Support Questions

Find answers, ask questions, and share your expertise

FileSystem provider not found (s3, Kosmos)

avatar
New Contributor

Hi,

 

we recently upgraded our cloudera cluster from 4.5.x to 5.4.3. I upgraded the clients as well and followed the maven client documentation of cloudera 5. I just included

the hadoop-client.jar in version 2.6.0-mr1-cdh5.4.3. Everything worked fine except the calls to org.apache.hadoop.fs.FileSystem.get() which fail with an exception

that FileSystem Providers like S3FileSystem, KosmosFileSystem etc are not available. I noticed that these classes were included in the hadoop-client 2.0.0-mr1-cdh4.5.0

(hadoop-common) but not longer in the 5.x.x versions. Some moved to different jars (S3FileSystem to hadoop-aws) other like KosmosFileSystem i could not find

at all.

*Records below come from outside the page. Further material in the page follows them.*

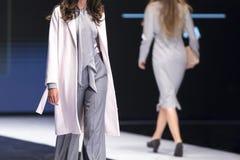 Модели выставки взлётно-посадочная дорожка подиума моды Стоковые Изображения RF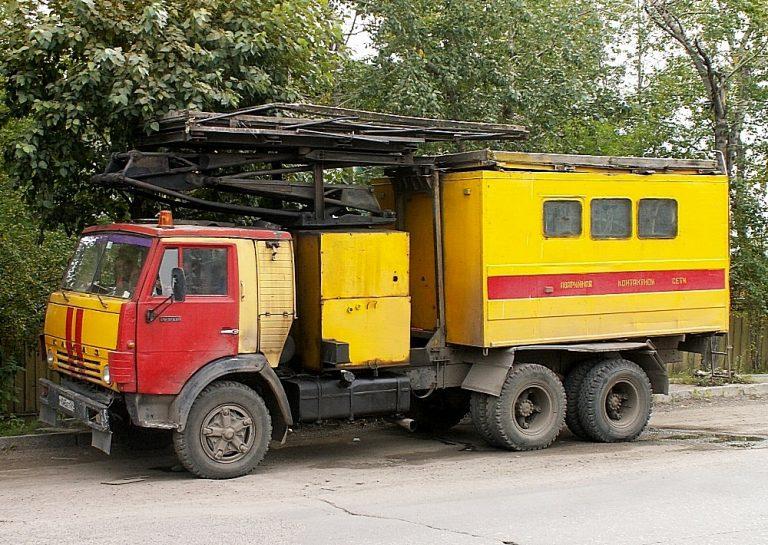 Подъемник стреловой самоходный Красноярского ТТУ для ремонта контактной сети на шасси КамАЗ-53212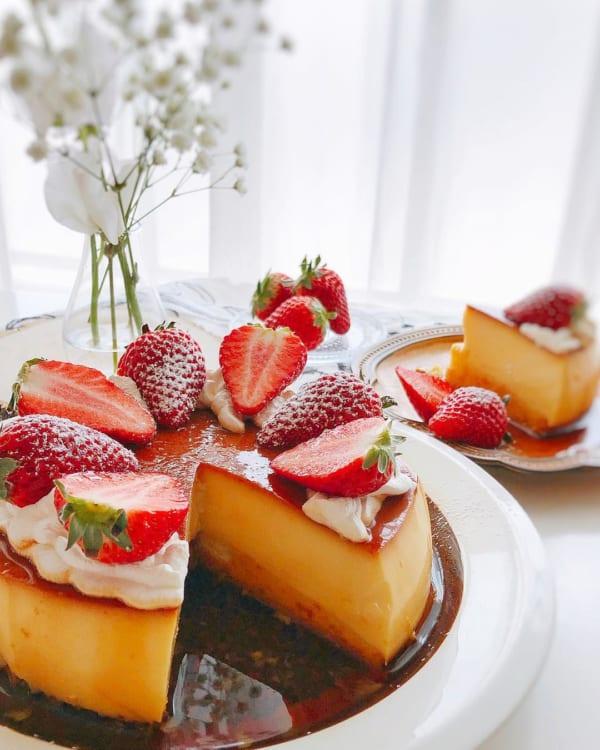 デコレーションが可愛いプリンケーキ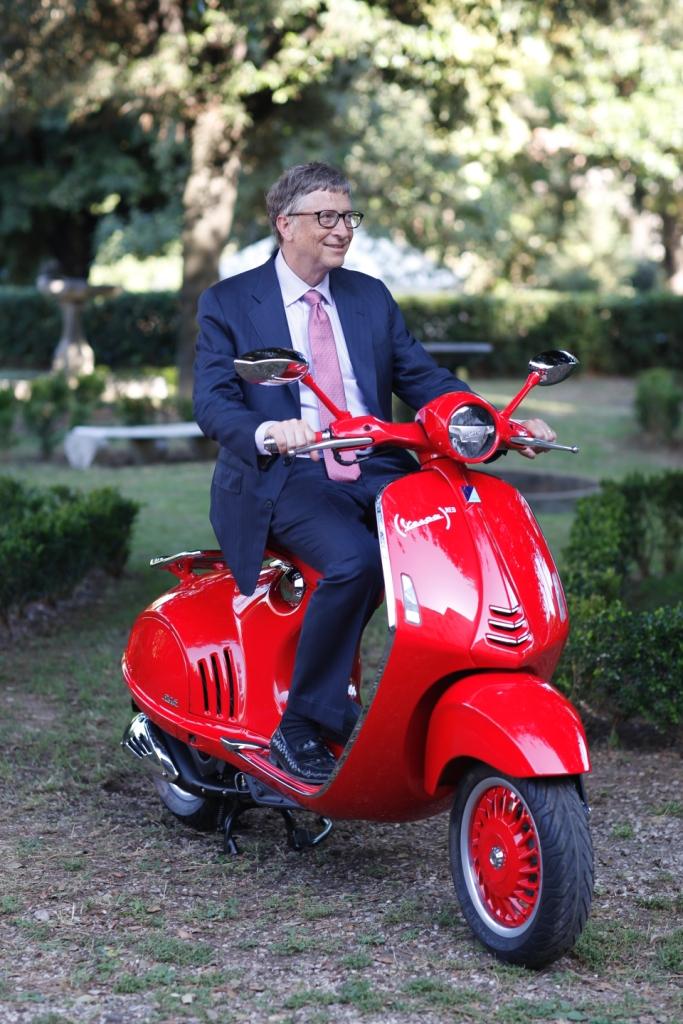 Bill Gates au guidon de la Vespa RED.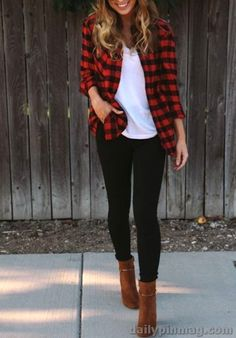 24 Women Fall Fashion Trends for 2019 One of the best things regarding girls fall fashion trends for 2019 is that they're refined while not lacking interest and Girls Fall Fashion, Winter Fashion Outfits, Fall Fashion Trends, Fall Winter Outfits, Autumn Fashion, Teenager Fashion, Winter Flannel Outfits, Winter Fashion Women, Women Fashion Casual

If I mix 4.5.x and 5.4.x jars its starting to get messy (what a suprise :-))

 

In general i am wondering why i have to provide these classes if i dont use them.

 

I looked in the hadoop config files (core-site, core-default, hdfs-site) for a property which FileSystems providers to load, but was not able to find one.

 

So in the end I have 2 questions.

 

1. Do I really have to provide all FileSystem Provider classes and if so how to find out where for example KosmosFileSystem is located ?

2. How to tell FileSystem class which providers to support?

 

In general what is the best practice to have a client which uses FileSystem.get() to access the required file system?

 

Im looking forward for any help.

 

Regards,

 

Lars

1 ACCEPTED SOLUTION

avatar
New Contributor

Hi,

 

I figured it out and it was a transitive inhouse dependency which defined these FileSystem impl classes in its META-INF/services/org.apache.hadoop.fs.FileSystem.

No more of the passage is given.